Prompt A: Extract everything from "Nuclear efforts continue" down to "a nuclear explosion." from the passage on Powell's case against Iraq, copying it word for word.
Prompt B: Summarize the passage on Powell's case against Iraq in two sentences.
Prompt C: Proceed with the passage on Powell's case against Iraq, picking up right after its final sentence.

Text section:
* * *

Powell said the evidence included firsthand accounts from four sources -- among them, an Iraqi chemical engineer who supervised one of the facilities and an Iraqi civil engineer "in a position to know the details of the program."

Nerve gas unaccounted for

Powell said Iraq has failed to account for its stockpile of between 100 and 500 tons of chemical weapons, including four tons of the nerve gas VX. He said a single drop of VX can kill a human being.

"We have evidence these weapons existed," Powell said. "What we don't have is evidence from Iraq that they have been destroyed or where they are."

He said Iraq denied it had ever weaponized VX, and that U.N. inspectors had presented information on January 27 that conflicts with the Iraqi account of its VX program.

Nuclear efforts continue

"We have no indication that Saddam Hussein has ever abandoned his nuclear weapons program," Powell told the council. "On the contrary, we have more than a decade of proof that he remains determined to acquire nuclear weapons."

Powell said Iraq has continued efforts to develop nuclear weapons and missiles capable of striking targets at a distance of up to 1,200 kilometers (745 miles). He said Saddam has "a cadre of nuclear scientists with the expertise, and he has a bomb design," but lacks the fissile material needed for a nuclear explosion.

* * *

Listed records:

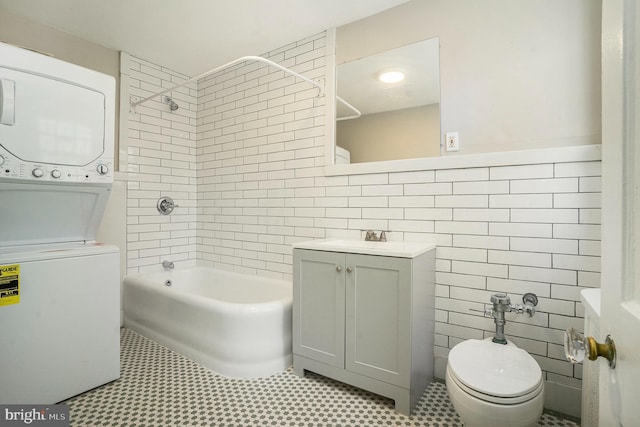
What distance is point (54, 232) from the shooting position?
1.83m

* * *

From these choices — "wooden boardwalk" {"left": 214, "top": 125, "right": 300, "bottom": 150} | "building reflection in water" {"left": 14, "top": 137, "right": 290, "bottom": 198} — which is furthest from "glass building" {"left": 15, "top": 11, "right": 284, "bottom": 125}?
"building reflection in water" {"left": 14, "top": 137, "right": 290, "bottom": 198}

* * *

Output A:
Nuclear efforts continue

"We have no indication that Saddam Hussein has ever abandoned his nuclear weapons program," Powell told the council. "On the contrary, we have more than a decade of proof that he remains determined to acquire nuclear weapons."

Powell said Iraq has continued efforts to develop nuclear weapons and missiles capable of striking targets at a distance of up to 1,200 kilometers (745 miles). He said Saddam has "a cadre of nuclear scientists with the expertise, and he has a bomb design," but lacks the fissile material needed for a nuclear explosion.

Output B: Powell said Iraq has failed to account for between 100 and 500 tons of chemical weapons, including four tons of the nerve gas VX, and that U.N. inspectors had presented information conflicting with Iraq's account of its VX program. He also said Iraq has continued efforts to develop nuclear weapons and missiles with a range of up to 1,200 kilometers, and has nuclear scientists and a bomb design but lacks the fissile material needed for a nuclear explosion.

Output C:
Powell said that in an effort to develop fissile material, Saddam "has made repeated covert attempts to acquire high-specification aluminum tubes from 11 different countries, even after inspections resumed."

Powell said Iraq had "no business" obtaining such tubes, even if they were for use in conventional rocket programs as Iraq and some experts have claimed.

Links to terrorism

Powell asserted that Iraq has had high-level, long-standing contacts with the al Qaeda terrorist network.

He said al Qaeda fugitives from Afghanistan have found safe haven in northern Iraq and al Qaeda associates are operating in Baghdad.

Powell also said an al Qaeda fugitive linked to the October killing of U.S. diplomat Laurence Foley in Jordan has found "safe haven" in Iraq and has plotted attacks in Europe.